[PASSAGE FOR REVIEW]
========================================================================

DISCOVERY

May 13th, 2018

Complexities of Generics and Arrays in Java

Java

Generics

Inheritance

Polymorphism

Usually when I work in Java generics are easy to reason about. They enforce types on a collection or a class I created. When declaring a class with a generic, an instance of that class can be parameterized with one (or more) element types. A simple example is an ArrayList, which is implemented with a generic parameter like so:

public class ArrayList<E> extends AbstractList<E> implements List<E> { ... }

Note that ArrayList extends AbstractList and implements List. AbstractList actually implements List itself, so the definition of implements <List> is not needed. It is only there for clarity and readability.

You can create an instance of an ArrayList with a type:

List<Number> numberList = new ArrayList<Number>(); // Java 7 introduced the diamond operator, allowing the // compiler to infer the type based on the definition List<Number> numberList2 = new ArrayList<>();

Easy right? But what happens if I change the generic assignment to Integer? My first thought was it should work, since Integer is a subclass of Number:

List<Number> n2 = new ArrayList<Integer>(); // Incompatible Types

This code actually fails, saying that Number and Integer are incompatible types. This is because of a unique implementation detail of generics. Generics are invariant, meaning that two generic type parameters are neither supertypes or subtypes of one another. That means List<Integer> is not a subtype of List<Number>, they are simply not equal. Therefore, the above assignment statement is invalid.

February 3rd, 2019

While generics are invariant by default in C#, they can also be covariant and contravariant. I wrote an article about Variance with C# Generics if you want to learn more.

It is important to note that object assignments still enable polymorphism when using generics. In the example above an ArrayList was still assigned to a List.

Covariant

When a programming language type system allows variables to be assigned any type less than (subtype) or equal to the variables declared type1. In Java, obviously a type List can be assigned to a variable defined as type List such as List<Object> list = new List<>();. This follows the second part of the rule when the types are equal. You can also assign any subtype of List, such as ArrayList. This follows the first part of the rule. Arrays in Java are also covariant such that the following assignment is legal: Number[] array = new Integer[1];

Contravariant

When a programming language type system allows variables to be assigned any type greater than (supertype) or equal to the variables declared type. Java is not contravariant and the compiler throws an error when a supertype is assigned to a declaration.

========================================================================

[INSTRUCTIONS FOR THE TASK] Continue the post on generics and arrays in Java from its closing sentence on contravariance.

[PROVIDED MATERIAL]
========================================================================

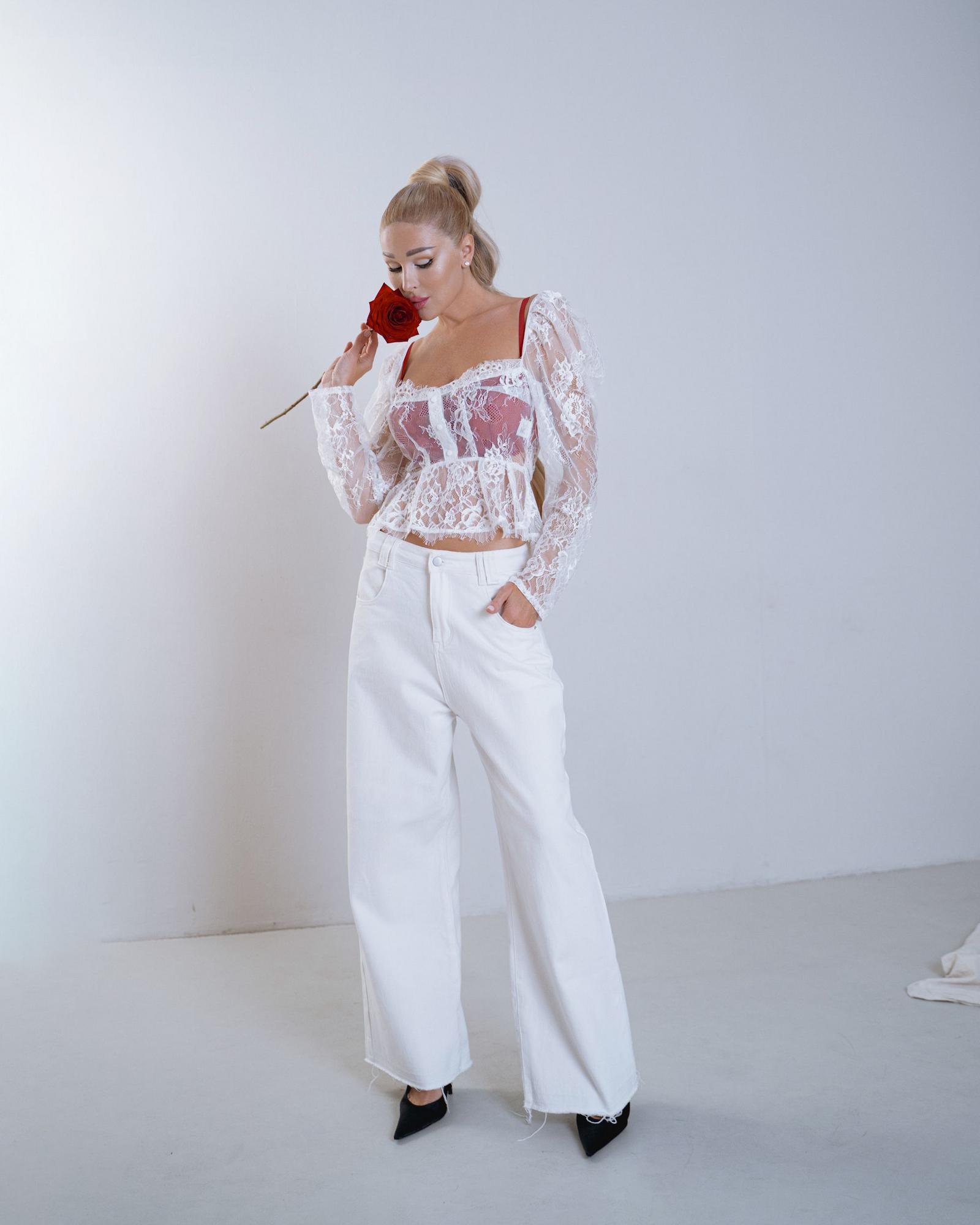 Блуза кружевная White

========================================================================

[RESPONSE TO THE TASK]
Invariant

When a type in a programming language is neither a supertype or subtype of any other type. In Java generics follow invariance, so a generic type assignment can only correspond to a generic type declaration of the same type. For example the following assignment is valid: List<Number> numberList = new ArrayList<Number>();. The work around for generics invariance is generic wildcards.

Unlike generics, arrays are covariant. This sounds nice but can lead to issues around type safety. Let's look at one of the issues with covariant arrays in Java:

// Will Compile and Run, but throws a java.lang.ArrayStoreException Number[] array = new Integer[1]; array[0] = 1.6;

What happens here is you can assign an array a value of any subtype. However, when the array was initialized it was given the type Integer. While 1.6 is a valid number, it is not a valid integer. Therefore we get an unfortunate exception at runtime. Note that the code above compiles cleanly - the error is only noticeable when running the program. At that point its too late!

Generics were designed (unlike arrays) to spot errors at compile time. Therefore type safety is ensured before running a program. The big difference between generics and arrays is that generics implement erasure and are non-reifiable while arrays are reified. Because of these differences arrays and generics do not mix well. In fact, if you try to mix them it will not work.

/* You can't mix generics and arrays - the following are illegal */ List<Number>[] arr1 = new ArrayList<>()[10]; List<?>[] array = new ArrayList<String>[10];

Reified

Something abstract that is made more concrete or real. In terms of programming languages a reified variable is one that knows its type at runtime and doesn't lose any type information at runtime. The type is 'real' while the program is executing. In Java, variables that are reified know their type and also enforce it at runtime. Arrays are reified - they enforce their type at runtime and don't complain at compile time.

Non-Reifiable

The opposite of reified - something abstract which is not made concrete. In a programming language a non-reifiable variable is one that does not know or enforce its type at runtime (its type is abstract, not concrete)2. It only knows it's type at compile time. Therefore, it looses information about itself when it is compiled. Although we don't know a generics type at runtime, we know its type safe because it passed a compile time check.

Erasure

The process of removing type constraints when code is compiled. When a variable is implemented with erasure, its type is checked at compile time and not at runtime3. At runtime it does not know what type it is. This is how generics are implemented in Java.

The fact that generics are non-reifiable means only type safe code can compile. It is impossible to check the type safety of generics at runtime! The sooner a developer knows something is wrong with their code the better. Generics follow this philosophy elegantly.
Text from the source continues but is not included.